La Conferencia de Bangkok sobre el sida recibe en los medios de comunicación de todo el mundo la atención que merece: una pandemia de esta magnitud es para alarmar a cualquiera. Por eso no sorprende que el propio secretario general de las Naciones Unidas, Kofi Annan, haya hecho un llamamiento a todos los gobiernos, especialmente los de los países más ricos, para intensificar la lucha contra esta enfermedad.

Precisamente por la importancia del asunto, me llaman la atención muy poderosamente los términos en que se expresan los responsables políticos, Annan incluido, cuando se refieren a la lucha contra la pandemia: tratan de combatir los efectos del contagio mediante la investigación y la universalización de los fármacos, lo que está muy bien, pero se resisten a atacar sus causas, y sólo tímidamente hablan de prevenirlo con medidas que todos saben que son parciales y nunca definitivas, como el uso de preservativos. Esto es llamativo, como digo, porque el sida, al contrario que la tuberculosis o la gripe, por ejemplo, no se transmite por el aire, ni por cualquier contacto físico. El VIH (virus de inmunodeficiencia humana) sólo se contagia por la sangre o por fluidos seminales.

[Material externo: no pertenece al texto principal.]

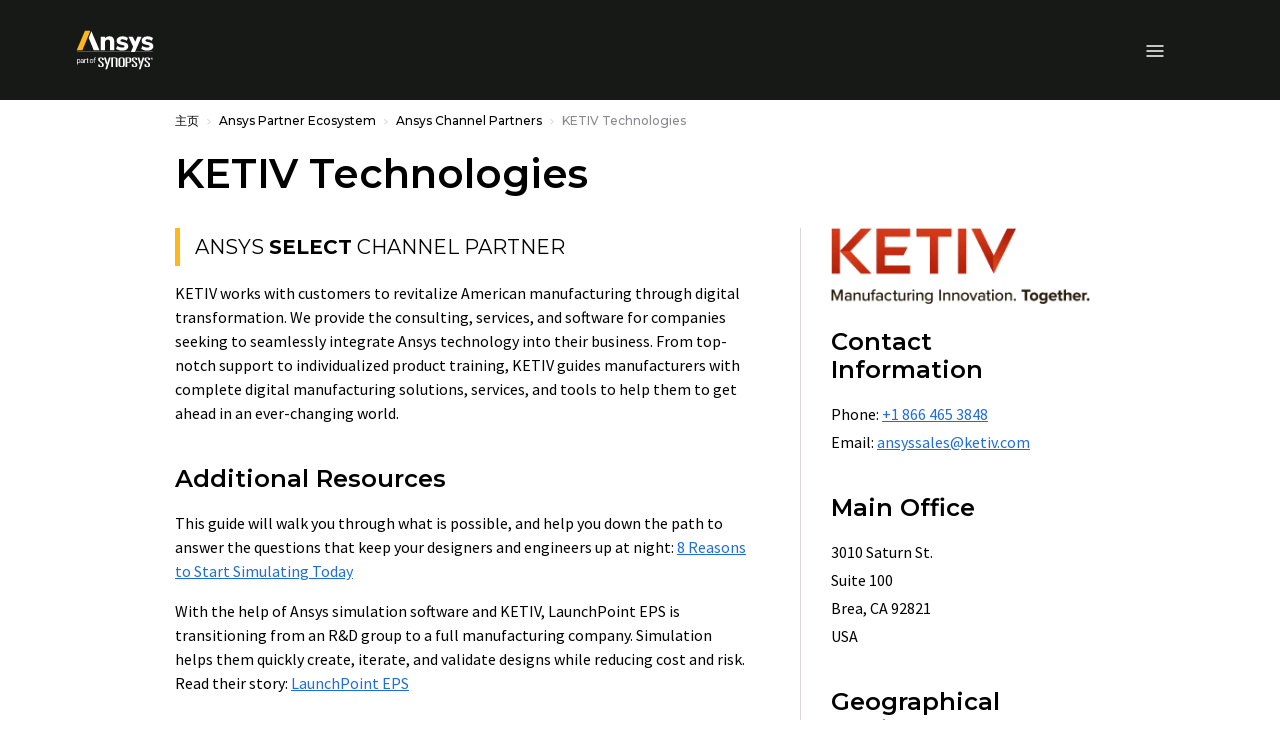

--- FILE ---
content_type: image/svg+xml
request_url: https://www.ansys.com/etc.clientlibs/ansysincprogram/clientlibs/clientlib-site/resources/images/youtube-light.svg
body_size: 86
content:
<svg xmlns="http://www.w3.org/2000/svg" width="35.995" height="27.001" viewBox="0 0 35.995 27.001">
  <g id="Icon_ionic-logo-youtube" data-name="Icon ionic-logo-youtube" transform="translate(0)">
    <path id="Icon_ionic-logo-youtube-2" data-name="Icon ionic-logo-youtube" d="M35.761,10.462a5.466,5.466,0,0,0-5.2-5.709C26.663,4.57,22.69,4.5,18.633,4.5H17.367c-4.05,0-8.03.07-11.925.253a5.478,5.478,0,0,0-5.2,5.723C.07,12.98-.007,15.483,0,17.986S.07,22.992.239,25.5a5.484,5.484,0,0,0,5.2,5.73c4.092.19,8.29.274,12.558.267q6.412.021,12.558-.267a5.485,5.485,0,0,0,5.2-5.73c.169-2.51.246-5.013.239-7.523Q36.014,14.224,35.761,10.462ZM14.555,24.884V11.067l10.2,6.9Z" transform="translate(0 -4.5)"/>
  </g>
</svg>


--- FILE ---
content_type: image/svg+xml
request_url: https://www.ansys.com/etc.clientlibs/ansysincprogram/clientlibs/clientlib-site/resources/images/icon-twitter-black.svg
body_size: -57
content:
<svg id="icon.twitter" xmlns="http://www.w3.org/2000/svg" width="26.419" height="27" viewBox="0 0 26.419 27">
  <path id="logo" d="M15.723,11.433,25.558,0H23.228l-8.54,9.927L7.867,0H0L10.314,15.011,0,27H2.331l9.018-10.483L18.552,27h7.867l-10.7-15.567Zm-3.192,3.711-1.045-1.495L3.171,1.755H6.75l6.71,9.6,1.045,1.495,8.723,12.477h-3.58L12.531,15.144Z"/>
</svg>
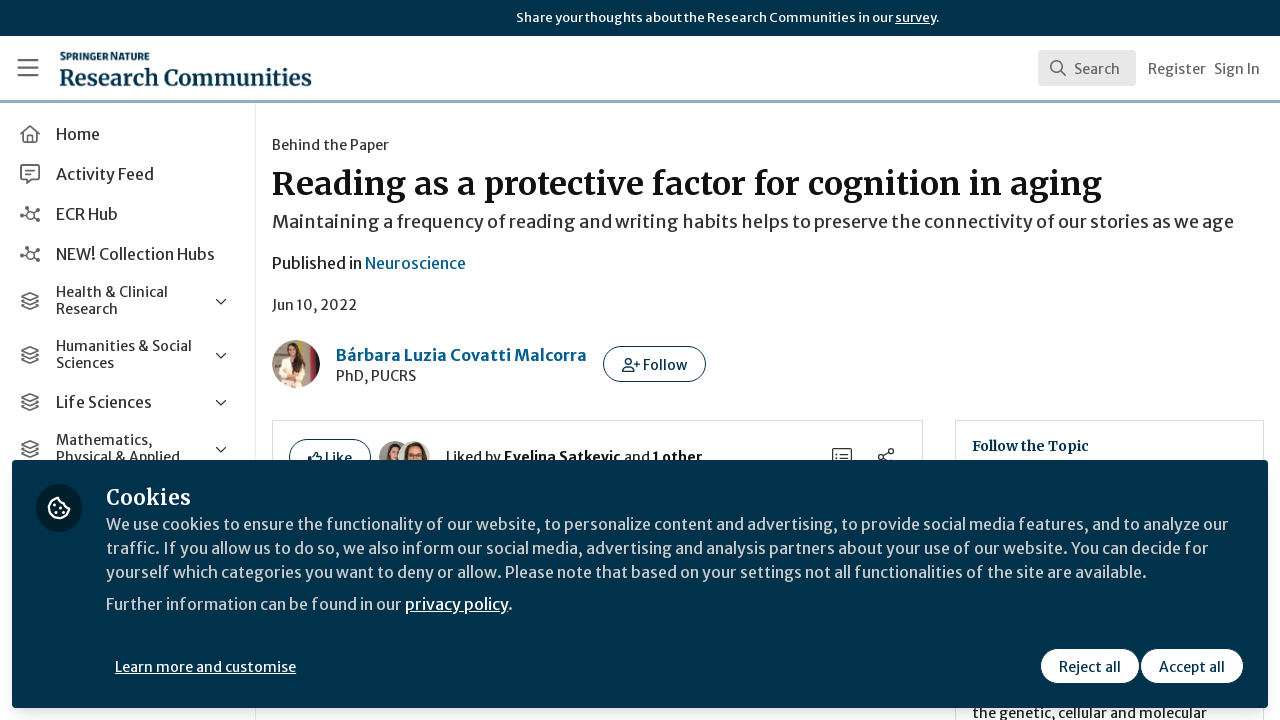

--- FILE ---
content_type: application/javascript
request_url: https://communities.springernature.com/vite/assets/Org-cgG-2Rw4.js
body_size: -510
content:
import{j as e}from"./jsx-runtime-BjG_zV1W.js";import{c as i}from"./cloudflare-image-compression-CWBc8szR.js";import{N as c}from"./combobox-88cUfmV7.js";import"./index-CcTTIHkp.js";import"./_commonjsHelpers-C4iS2aBk.js";function j({org:a,result:t}){const{id:o,name:s,profile:r,imageUrl:l}=a,m=n=>i(n,{width:220});return e.jsx(c,{value:t,className:"cursor-pointer select-none px-4 py-2 hover:bg-gray-50",children:e.jsxs("div",{className:"flex items-center",children:[e.jsx("div",{className:"tf-rounded h-10 w-10 flex-none overflow-hidden bg-gray-200",children:l&&e.jsx("img",{src:m(l),alt:s,className:"h-full w-full object-cover object-center"})}),e.jsxs("span",{className:"ml-3 flex-1",children:[e.jsx("span",{className:"text-sm font-medium line-clamp-2",title:s,children:s}),r&&e.jsx("div",{className:"text-xs text-gray-500 line-clamp-1",children:r})]})]})},o)}export{j as C};
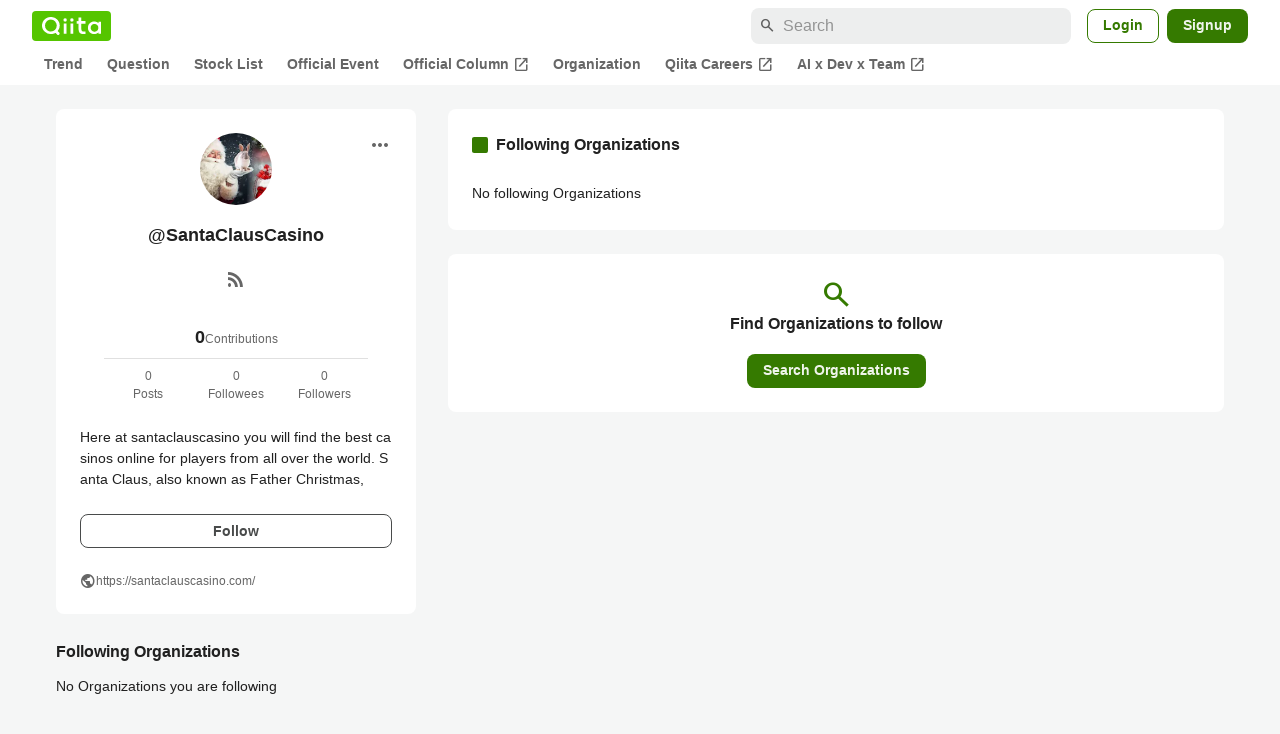

--- FILE ---
content_type: application/javascript; charset=utf-8
request_url: https://fundingchoicesmessages.google.com/f/AGSKWxXHJtiiORv0nxmEMOMDXpHRGttBx4yYEs_2FDHoeBLSE3kYdNJQ4S0VywL7Aht_Xn41qaZScxUaoTzURoviT7ssuaKBVUhKxIMItYOOvBRfpEgGWIHvFrBkJwTkbV07RH2ng58gk9OUSHaebgQlTF6kv_OPdvp5HzXu-8AnZhDxDfeJlZZqQjg-fjKp/_/aff_frame./ads/bottom./adchain./doubleclick/iframe.?banner.id=
body_size: -1293
content:
window['0c62b9f1-b76a-4ee0-8f00-35dcd56ad7d5'] = true;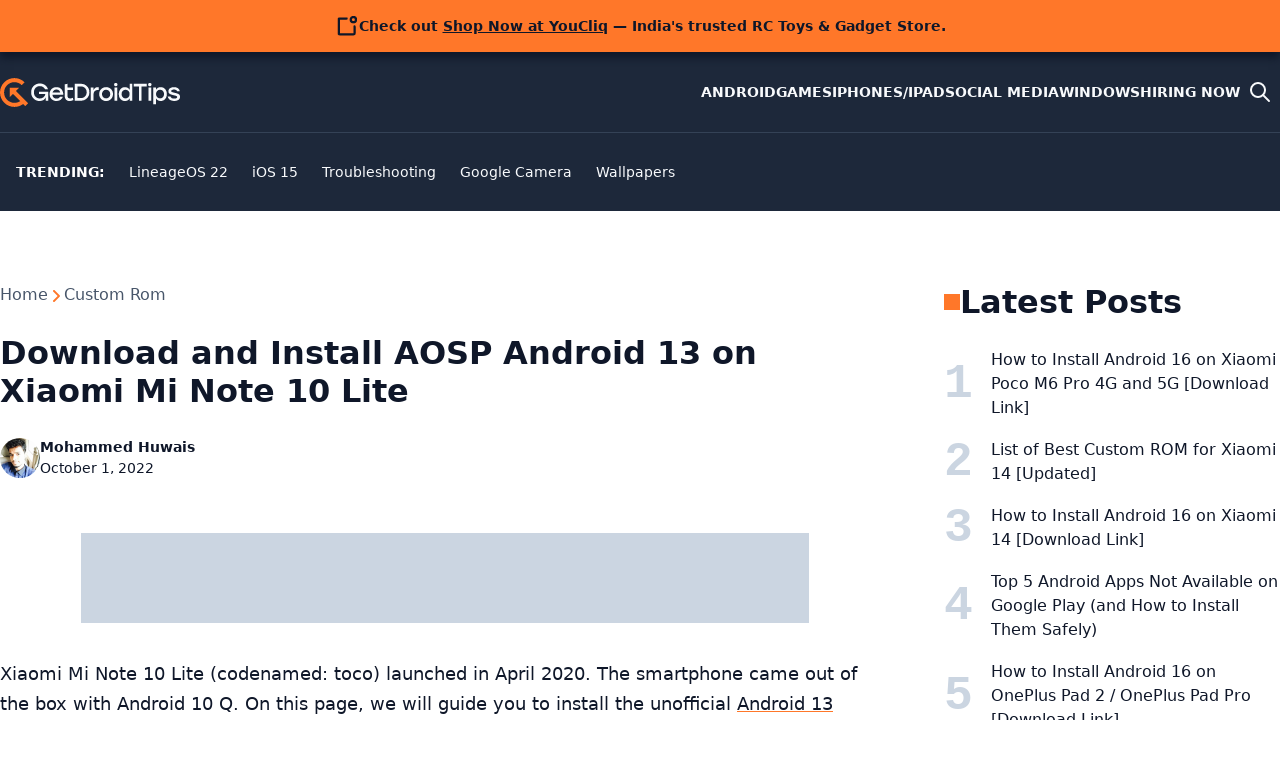

--- FILE ---
content_type: text/html; charset=utf-8
request_url: https://www.google.com/recaptcha/api2/aframe
body_size: 267
content:
<!DOCTYPE HTML><html><head><meta http-equiv="content-type" content="text/html; charset=UTF-8"></head><body><script nonce="H4UmLA6qh_xbOxV4i-hMcQ">/** Anti-fraud and anti-abuse applications only. See google.com/recaptcha */ try{var clients={'sodar':'https://pagead2.googlesyndication.com/pagead/sodar?'};window.addEventListener("message",function(a){try{if(a.source===window.parent){var b=JSON.parse(a.data);var c=clients[b['id']];if(c){var d=document.createElement('img');d.src=c+b['params']+'&rc='+(localStorage.getItem("rc::a")?sessionStorage.getItem("rc::b"):"");window.document.body.appendChild(d);sessionStorage.setItem("rc::e",parseInt(sessionStorage.getItem("rc::e")||0)+1);localStorage.setItem("rc::h",'1769967880076');}}}catch(b){}});window.parent.postMessage("_grecaptcha_ready", "*");}catch(b){}</script></body></html>

--- FILE ---
content_type: application/javascript; charset=utf-8
request_url: https://fundingchoicesmessages.google.com/f/AGSKWxWWH-a9OitVrrJiBuhASyyxSjkn34ifaw0S8EezrKPrzm3GS3TpMPPmi2Ni-G020fnkphH28YBIetox7EJ1ePTdLxZn9-eYTwi8ShymSh7oZBVAj6RqPAkC_Ox71c80MAmW376iO1tZ-DN__tBAwTCFPIqHTsABm2d4UrhIq4uikQVF0rVASV65fBnv/_/adv_head._300x250./adspot_/advertising300x250./retrieve-ad.
body_size: -1287
content:
window['f5b680b3-5b1a-46b3-ab60-01fb7f9c7854'] = true;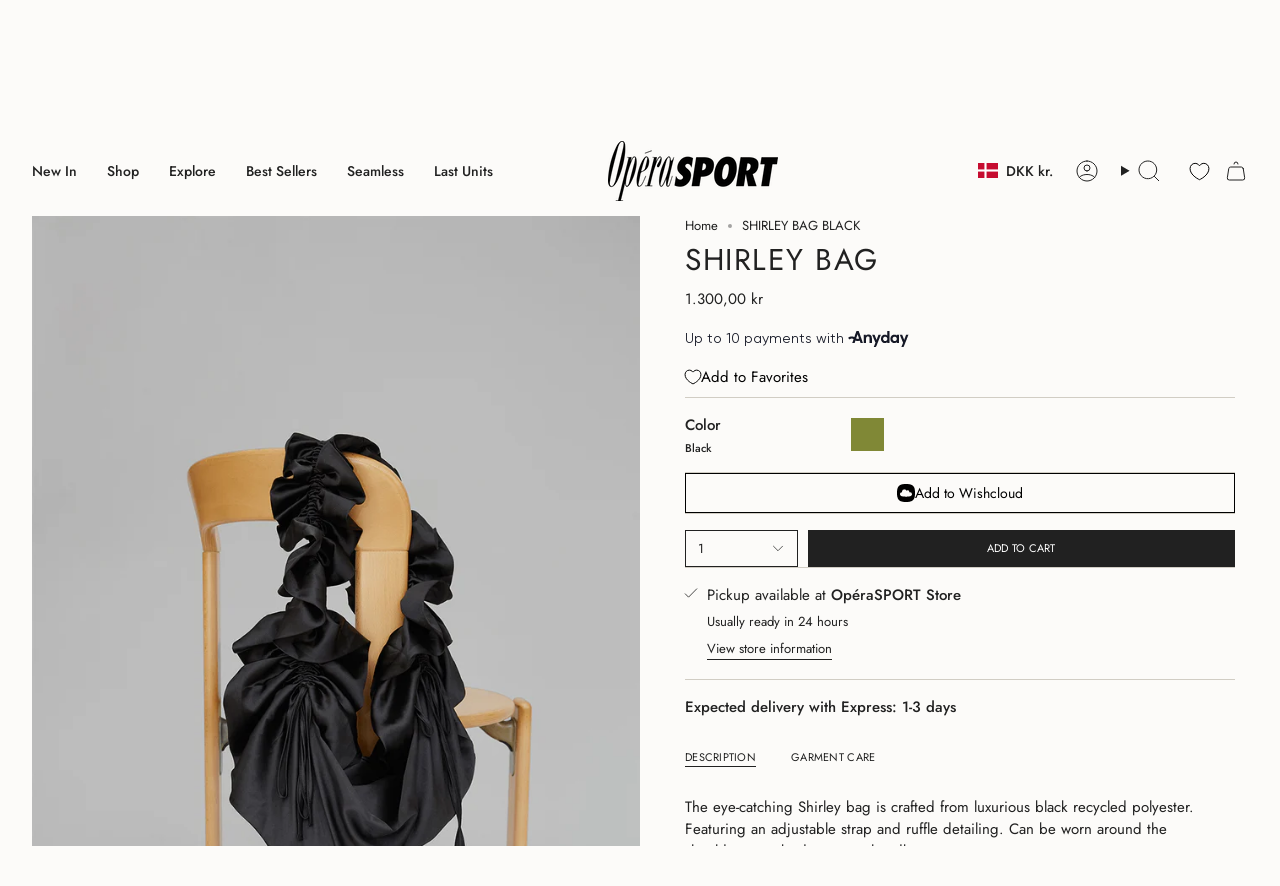

--- FILE ---
content_type: text/css
request_url: https://cdn.appmate.io/themecode/operasport/main/custom.css?generation=1744022887330823
body_size: 588
content:
wishlist-link .wk-button{--icon-size: 19px;--icon-stroke: black;--icon-stroke-width: 1px;height:100%;padding:5px 11px;top:1px;left:7px}wishlist-link .wk-counter{background:#212121;color:var(--bg);font-size:10px;line-height:var(--FONT-SIZE-NAV);top:-7px;right:5px;--size: 17px}.header__mobile__button wishlist-link .wk-button{margin-right:10px;margin-left:-14px}.account-sidebar wishlist-link .wk-button{text-decoration:none;color:var(--link);transition:color .25s ease;display:inline-flex;padding:0;justify-content:left;background:none;gap:2px}.account-sidebar wishlist-link .wk-counter{display:initial;top:auto;right:auto;background:none;color:var(--primary);font-size:inherit}@media only screen and (max-width: 749px){.account-sidebar wishlist-link .wk-button{padding:15px}.account-sidebar li.wk-account{margin:0;display:block;border-top:1px solid var(--COLOR-BORDER)}}
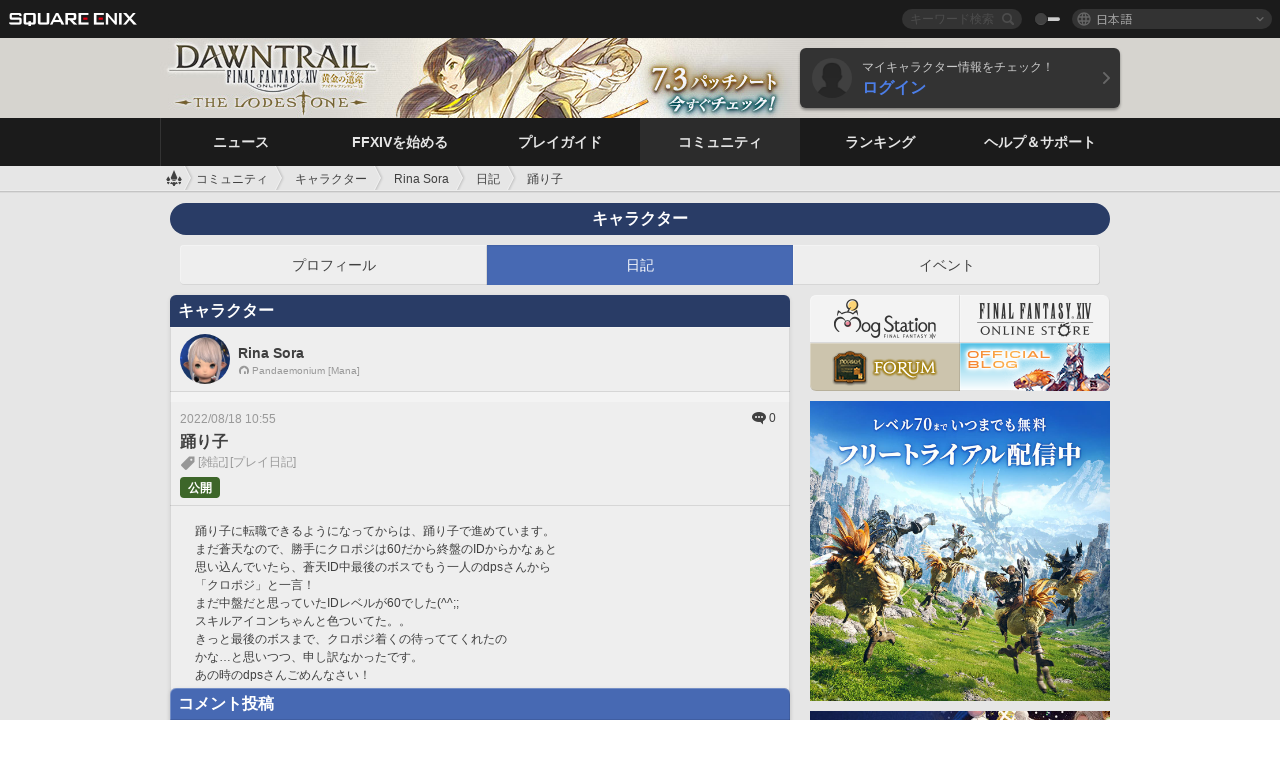

--- FILE ---
content_type: text/javascript
request_url: https://lds-img.finalfantasyxiv.com/h/i/r833kNqOfzlfhGG9JcVezyKEPA.js
body_size: 673
content:
(function(window, undefined) {
$(function() {

var animationTime = 280;

var $win = $(window);

$("#commentbox").css({"height": $("#commentbox_in").outerHeight(true)});

var content_top = $(".ldst__main").offset().top;

var posfit = function() {
	var window_h = $win.height();
	var window_s = $win.scrollTop();
	var window_sh = $win.scrollLeft();
	var main_offset = $(".ldst__main").offset();
	var leftpos = main_offset.left - window_sh;
	var input_h = $("#commentbox_in").outerHeight(true);
	var input_m = $("#commentbox_trigger").outerHeight(true);
	var main_c_h = $(".ldst__main").outerHeight(true);
	var commentbox_top_fix = content_top + main_c_h - $('#commentbox').outerHeight();

	$("#commentbox").css({"height": input_h});

	$("#commentbox_trigger").unbind("click");
	if (input_b) {
		if ((window_h+window_s) > (commentbox_top_fix+input_m)) {
			if ((window_h+window_s) > (commentbox_top_fix+input_h)) {
				$("#commentbox").css({"position": "relative", "bottom": "", "left": "0px"});
				$("#spacer").css({"height": "0px"});
				$("#commentbox_trigger").css({cursor: "default"});
			} else {
				$("#commentbox").css({"position": "fixed", "bottom": -(((input_h - input_m) - ((window_h+window_s) - (commentbox_top_fix+input_m))))+"px", "left": leftpos + "px"});
				$("#spacer").css({"height": input_h+"px"});
				$("#commentbox_trigger").click(function(){flip_input_tab();});
				$("#commentbox_trigger").css({cursor: "pointer"});
			}
		} else {
			$("#commentbox").css({"position": "fixed", "bottom": -(input_h - input_m)+"px", "left": leftpos + "px"});
			$("#spacer").css({"height": input_h+"px"});
			$("#commentbox_trigger").click(function(){flip_input_tab();});
			$("#commentbox_trigger").css({cursor: "pointer"});
		}
	} else {
		if ((window_h+window_s) > (commentbox_top_fix+input_h)) {
			$("#commentbox").css({"position": "relative", "bottom": "", "left": "0px"});
			$("#spacer").css({"height": "0px"});
			$("#commentbox_trigger").css({cursor: "default"});
		} else {
			$("#commentbox").css({"position": "fixed", "bottom": 0, "left": leftpos + "px"});
			$("#spacer").css({"height": input_h+"px"});
			$("#commentbox_trigger").click(function(){flip_input_tab();});
			$("#commentbox_trigger").css({cursor: "pointer"});
		}
	}
};

var input_b = true;
var flip_animating = false;
var flip_input_tab = function() {
	var window_h = $win.height();
	var window_s = $win.scrollTop();
	var input_h = $("#commentbox_in").outerHeight(true);
	var input_m = $("#commentbox_trigger").outerHeight(true);
	var main_c_h = $(".ldst__main").outerHeight(true);
	var commentbox_top_fix = content_top + main_c_h - $('#commentbox').outerHeight();
	flip_animating = true;
	if (input_b) {
		$("#commentbox").animate({"bottom": 0}, animationTime, "linear", function(){
			flip_animating = false;
		});
		input_b = false;
	} else {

Para hacerse una idea de la dificultad de contagiarse con un beso, por ejemplo (que incluyera algún intercambio de saliva), ese beso tendría que durar varios días y ser bastante intenso todo el rato, y aun así estaríamos muy lejos del 98 por ciento de posibilidades de contagio si hay intercambio de sangre o, en menor medida, de fluidos sexuales sanos con otros infectados. Esto quiere decir que si uno no quiere contagiarse lo tiene al alcance de sus posibilidades: si se analiza siempre la sangre destinada a transfusiones y se mantienen relaciones sexuales monógamas con persona no infectada, la garantía de no contagiarse es prácticamente absoluta.

Pero, amigos, parece que no hay autoridad en el mundo (con la sola excepción de Uganda, donde el sida ha descendido) que haga seriamente este tipo de recomendaciones en cuanto a los comportamientos de riesgo: sería demasiado incorrecto políticamente, porque iría contra el falso dogma de la libertad sexual, y una política encaminada a la fidelidad sexual se parecería demasiado a un consejo de naturaleza religiosa cristiana. Y eso sí que no. Los Gobiernos podrían adoptar la misma actitud con el sida que con el tabaco: nada de filtros, nada de 'light'; lo que hay que erradicar es el hábito. ¿Por qué con el tabaco, sí, aunque no garantice gran cosa, y en cambio con el sida, no, aunque eso sí que garantizaría un resultado espectacular?